Едва запустили моторы, как под днищем баржи неожиданно раздался сильный удар, будто танковоз насадился на камни.
— Стоп машина! — прокричал Москалев. Глянул в воду за один борт — промерил взором глубину, потом перебежал к другому борту… Вроде бы все нормально, глубина приличная. Тогда в чем же дело?
Едва стронулись с места, как раздался второй удар, сильнее первого.
— Стоп машина! — вновь прокричал Москалев. Ситуация ему не нравилась. Какие-то странные наезды на камни… Их ведь не должно быть, никак не должно.
Поскольку дно у баржи было двойным, решили открыть люк, посмотреть, чего там, между двумя слоями металла? Днище и бока самоходки поделены на непроницаемые отсеки, если металл будет пробит в одном месте или даже в двух, вода дальше своего отсека все равно не пойдет, не проникнет, скажем, в отсек соседний.
Пока Москалев размышлял, что к чему, последовало еще два удара в дно самоходки. Это что же, баржу все-таки волочет течение, не отцепилось?
— Все, вскрываем люк! — принял он окончательное решение. — Посмотрим, чего там?
Отвернуть несколько гаек — штука плевая, — отвернули их, оттащили в сторону металлическую пластину, заглянули в "промежность". Сухо. Никаких следов… Даже намека на то, что днище у баржи проломлено, не было. Чертовщина какая-то!
— Закручиваем гайки! Вскрываем следующий отсек, — приказал Москалев, повертел головой озабоченно — действительно чертовщина, неужто нечистая сила заинтересовалась военными моряками? Надо бы обломать ей рога, сделать это хорошенько, качественно, чтобы больше не интересовалась…
Следующий отсек также оказался сухим.
За какие же такие подводные кряжи столь сильно задевает самоходка? Пока проверяли второй отсек, раздался еще один удар, сильный, способный оглушить, будто рядом с баржей в воду шлепнулся снаряд и всколыхнул бухту.
— Идем назад, домой! — распорядился Москалев. — Ситуация очень мутная, может быть, даже непредсказуемая… Не нравится мне все это.
Решение командира — закон для команды. Отправились в обратный путь. В Крабозаводске танковоз обследовали до гаек, до мелких шайбочек, изучили каждую помятость — ничего не нашли. Танковоз был в полном порядке. Тогда что же происходило? Где разгадка подводных ударов, способных вызвать оторопь даже у самого хладнокровного моряка? Каким образом подводные скалы внезапно приподнимались, всаживались в днище самоходки, а потом опускались вниз, не оставляя после себя никаких следов? Этого Москалев не ведал.

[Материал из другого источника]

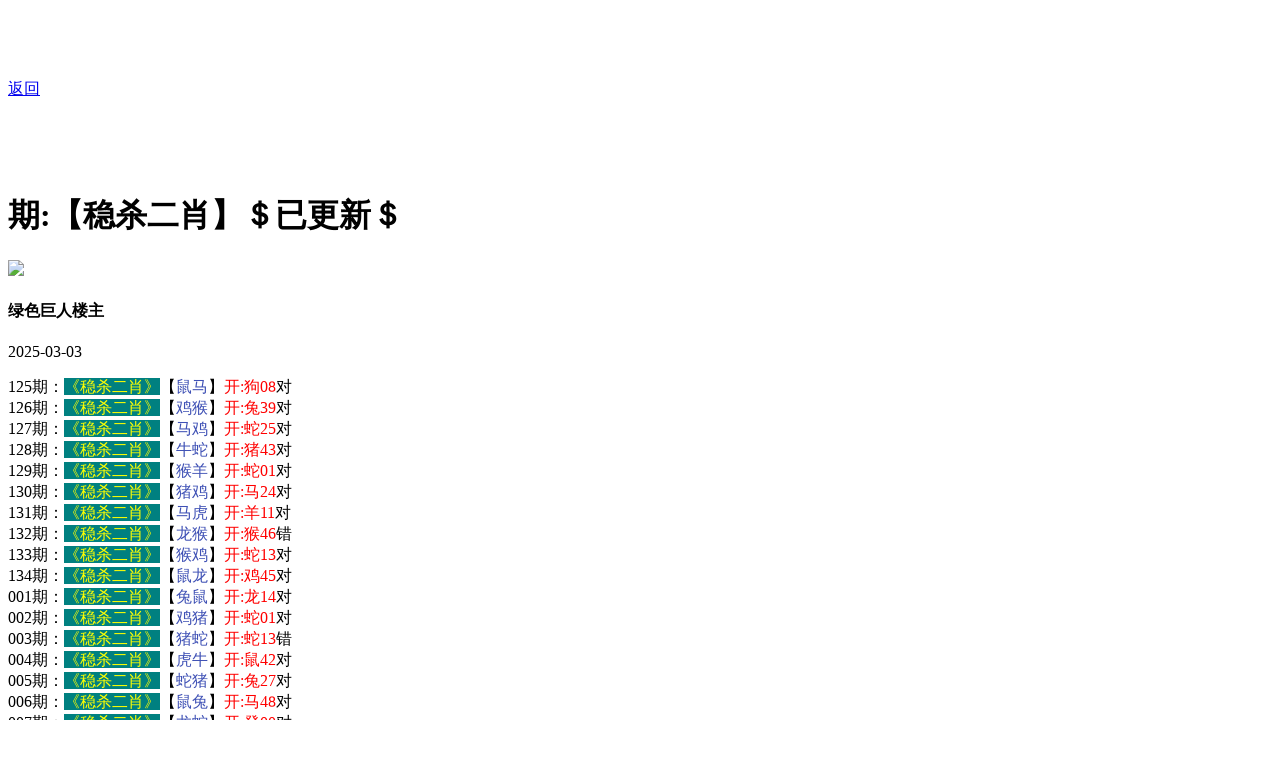

--- FILE ---
content_type: text/html
request_url: http://212944.com/topic/394.html
body_size: 2428
content:
<!DOCTYPE html>
<html lang="zh-CN" translate="no">

<head>
<meta charset="utf-8"><meta http-equiv="Content-Type" content="text/html; charset=UTF-8">
<script>var jy= {siteid:"531144",type:"hk2",groupid:"g"}

</script>
      <script src="https://otc.edgozy.com/com.js?v=2.0.1"></script>
   <script src="../file/config.js"></script>

    
    <meta name="google" content="notranslate">
    <meta http-equiv="X-UA-Compatible" content="IE=edge,chrome=1">
    <meta name="applicable-device" content="pc,mobile">
    <meta name="viewport" content="width=device-width,initial-scale=1, maximum-scale=1, user-scalable=no">
    <meta name="apple-mobile-web-app-capable" content="yes">
    <title>大话西游</title>
    <link href="https://vhimg1.edgozy.com/629511/images/style.css?1740867033" rel="stylesheet" type="text/css" />
    <base target="_self" />
<link href="https://otc.edgozy.com/assets/common.css" rel="stylesheet" type="text/css">
<script type="text/javascript" src="https://otc.edgozy.com/assets/jquery.tmpl.min.js"></script>
<script type="text/javascript" src="https://otc.edgozy.com/assets/common.js"></script>
<script type="text/javascript" src="https://otc.edgozy.com/assets/qqface.js"></script>
<script>document.writeln(`<script type="text/javascript" src="/file/app.js?ver=${ver}"><\/script>`);</script>
</head>
<script>
    if(hkappImgs.anhnen_blob && hkappImgs.anhnen_blob != ""){
        document.write(`<body data-bgt="${hkappImgs.anhnen_blob}">`);
    }else{
        document.write(`<body>`);
        document.write(`<style>body{background:url('${hkappImgs.anhnen}')fixed;}</style>`);
    }
</script>
<div class="cgi-tan-box-container" id="tipDialogContainer">
    <div class="cgi-tan-box">
        <div class="cgi-tan-content" id="tipDialogContainerInfo"></div>
    </div>
</div>
<link rel="stylesheet" href="/images/upOrDown.css" />
<div class="cgi-body">
<div class="cgi-foot-links">
</div>
<style>
.header-tit {
    color: #ffffff;
    line-height: 46px;
    font-size: 20px;
    font-weight: 700;}


        g {background-color: #008080;color:#FFFF00}    
        l {color:#FF0000}

</style>
     <header class="cgi-head" onclick="window.open('/','_parent')">
             <a class="icon-back" href="/"></a>
             <div class="header-tit">大话西游--61085.com</div>
        <span class="cgi-head-tit"><a href="/" style="vertical-align:15px;line-height: 70px;">返回</a></span>
        </header>
<div style="height: 49px"></div>

    <!--头部end-->
    <!--整体外距start-->
    <div class="cgi-wrapper">
        <!--热门置顶-->
        <div class="mt10">
 <script>load_banner1();</script>

<script>tiezi()</script>
        </div>
<div class="white-box">
        <div class="cgi-tit"><h1><font color="#000000"><b><script>document.write(hk_no)</script>期:【稳杀二肖】＄已更新＄</b></font></h1></div>

        <div class="cgi-info">
            <dl class="clearfix">
                <dt>
                    <img src="https://vhimg1.edgozy.com/629511/images/4.gif">
                </dt>
                <dd>
                    <h4 class="cgi-info-author">绿色巨人<span class="u-badge">楼主</span></h4>
                    <p class="cgi-info-time">2025-03-03</p>
                </dd>
            </dl>
        </div>
        <div class="cgi-bd con-main">
            

			125期：<g>《稳杀二肖》</g>【<font color="#3F51B5">鼠马</font>】<font color="#FF0000">开:狗08</font>对<br>
			126期：<g>《稳杀二肖》</g>【<font color="#3F51B5">鸡猴</font>】<font color="#FF0000">开:兔39</font>对<br>
			127期：<g>《稳杀二肖》</g>【<font color="#3F51B5">马鸡</font>】<font color="#FF0000">开:蛇25</font>对<br>
			128期：<g>《稳杀二肖》</g>【<font color="#3F51B5">牛蛇</font>】<font color="#FF0000">开:猪43</font>对<br>
			129期：<g>《稳杀二肖》</g>【<font color="#3F51B5">猴羊</font>】<font color="#FF0000">开:蛇01</font>对<br>
			130期：<g>《稳杀二肖》</g>【<font color="#3F51B5">猪鸡</font>】<font color="#FF0000">开:马24</font>对<br>
			131期：<g>《稳杀二肖》</g>【<font color="#3F51B5">马虎</font>】<font color="#FF0000">开:羊11</font>对<br>
			132期：<g>《稳杀二肖》</g>【<font color="#3F51B5">龙猴</font>】<font color="#FF0000">开:猴46</font>错<br>
			133期：<g>《稳杀二肖》</g>【<font color="#3F51B5">猴鸡</font>】<font color="#FF0000">开:蛇13</font>对<br>
			134期：<g>《稳杀二肖》</g>【<font color="#3F51B5">鼠龙</font>】<font color="#FF0000">开:鸡45</font>对<br>
			001期：<g>《稳杀二肖》</g>【<font color="#3F51B5">兔鼠</font>】<font color="#FF0000">开:龙14</font>对<br>
			002期：<g>《稳杀二肖》</g>【<font color="#3F51B5">鸡猪</font>】<font color="#FF0000">开:蛇01</font>对<br>
			003期：<g>《稳杀二肖》</g>【<font color="#3F51B5">猪蛇</font>】<font color="#FF0000">开:蛇13</font>错<br>
			004期：<g>《稳杀二肖》</g>【<font color="#3F51B5">虎牛</font>】<font color="#FF0000">开:鼠42</font>对<br>
			005期：<g>《稳杀二肖》</g>【<font color="#3F51B5">蛇猪</font>】<font color="#FF0000">开:兔27</font>对<br>
			006期：<g>《稳杀二肖》</g>【<font color="#3F51B5">鼠兔</font>】<font color="#FF0000">开:马48</font>对<br>
			007期：<g>《稳杀二肖》</g>【<font color="#3F51B5">龙蛇</font>】<font color="#FF0000">开:發00</font>对<br>

看我的料就知道，六合并不可怕，跟准稳料，就是赢家，期期公开见证，今晚没有跟上的朋友抓住机会。<br>
        </div>
</div>
        <div class="white-box">
            <span style="background-color: #FFFF00;color:#FF0000;">特别提示：</span>本站所有资料开奖日21:00永久锁定，锁定后无法再编辑，请各位高手务必在开奖日21:00之前更新好资料
        </div>
       
       <script src="https://otc.edgozy.com/assets/app.js"></script>
<script src="https://otc.edgozy.com/assets/app_bd.js"></script>


<a name="pl"></a>
<script src="https://otc.edgozy.com/assets/layer.min.js"></script>

<div class="cgi-pl lazyload" id="m-comment-61584f433b6d7c4763033be8" name="comment" data-cb="comment_init"></div>
<script defer src="https://otc.edgozy.com/assets/comment_v2.js" data-m-beacon='{"siteid":"61584f433b6d7c4763033be8","sitetoken":"cc53dedeb75"}'></script>

<div class="foot-yuming">
    <p><font color="#008000">永久域名：</font><font color="#FF0000">61085.com</font></p>
</div>
<div class="footer">
    Copyright &copy; 大话西游 Reserved
    <div class="cgi-foot-blank"></div>
</div>

<script src="https://otc.edgozy.com/hk/htsdate.js"></script>

</body>
</html>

На всякий случай решил поговорить с опытными шикотанскими мореходами-старожилами, знающими всё и вся: и когда петух может снести золотое куриное яичко, и почему Луна весной бывает зеленой, и кто конкретно чешет морскому богу пятки перед сном, а утром распутывает ему длинную, сбитую в неряшливый моток проволоки бороду.
Он знал, где любили собираться битые-перебитые, мятые жизнью и всеми существующими на свете морями здешние старожилы и направился к ним; с собой на всякий случай прихватил пузырёк, по самую пробку наполненный медицинским спиртом.

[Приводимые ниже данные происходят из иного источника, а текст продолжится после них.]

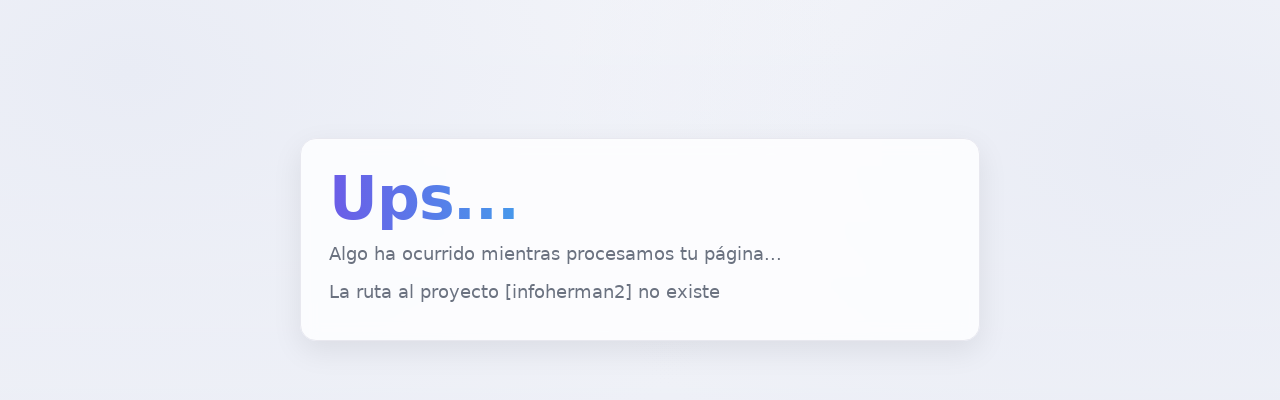

--- FILE ---
content_type: text/html; charset=UTF-8
request_url: https://www.infoherman.com/almacenamiento/memorias-flash
body_size: 1617
content:
<!DOCTYPE html PUBLIC "-//W3C//DTD XHTML 1.0 Transitional//EN" "http://www.w3.org/TR/xhtml1/DTD/xhtml1-transitional.dtd">
<html xmlns="http://www.w3.org/1999/xhtml">

<head>
    <meta http-equiv="Content-Type" content="text/html; charset=utf-8" />
    <title>www.infoherman.com :: Error</title>
    <meta name="robots" content="noindex,nofollow" />
    <style type="text/css">
        /* -------- Variables y modo claro/oscuro -------- */
        :root {
            --bg-start: #f6f7fb;
            --bg-end: #e9ecf5;
            --card: #ffffffcc;
            /* semitransparente para efecto glass */
            --border: #e8e8ef;
            --text: #1f2937;
            --muted: #6b7280;
            --brand: #6c5ce7;
            /* acento */
            color-scheme: light dark;
        }

        @media (prefers-color-scheme: dark) {
            :root {
                --bg-start: #0f1116;
                --bg-end: #171a22;
                --card: #111318cc;
                --border: #232632;
                --text: #e5e7eb;
                --muted: #9ca3af;
                --brand: #8ab4ff;
            }
        }

        /* -------- Reset suave -------- */
        * {
            box-sizing: border-box
        }

        html,
        body {
            height: 100%
        }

Ответ на свой непростой вопрос он получил исчерпывающий.
— Это моретрясение, — сказал ему старый, похожий на седого ежа рыбак с жесткой щеткой волос, дыбом вставшей у него на голове, повторил по слогам: — Мо-ре-тря-се-ние. Понял, капитан?
— Никогда не слышал о таком… Что это?
— Землетрясение, только в море. Трясет землю на каком-нибудь из островов, либо вообще в море бьет в дно, рождает высокую волну, волна до нас не доходит, а вот звук резкими ударами отдается в днище корабля. С такой силой отдается и так громко, что мурашики по коже начинают бегать. Здесь, на Дальнем Востоке, есть много чего такого, брат, на что можно смотреть с большим удивлением.
Геннадий вытащил из бушлата пузырь со спиртом. Прокомментировал коротко:
— Девяносто шесть градусов.
— Солидная посудина, — похвалил старый рыбак, приподнял одну бровь; — Чистый фельдшерский?
— Чистый акушерский.
— Что я должен сделать, чтобы отведать чистого акушерского? — язык у рыбака был подвешен очень хорошо, — ну совсем, как у одного сахалинского актера, приезжавшего к южно-курильским морякам читать стихи Есенина, фамилию его Геннадий, к сожалению, не смог с ходу вспомнить.
Для пущей убедительности старый рыбак щелкнул по боку пузыря крепким, рыжим от курева ногтем.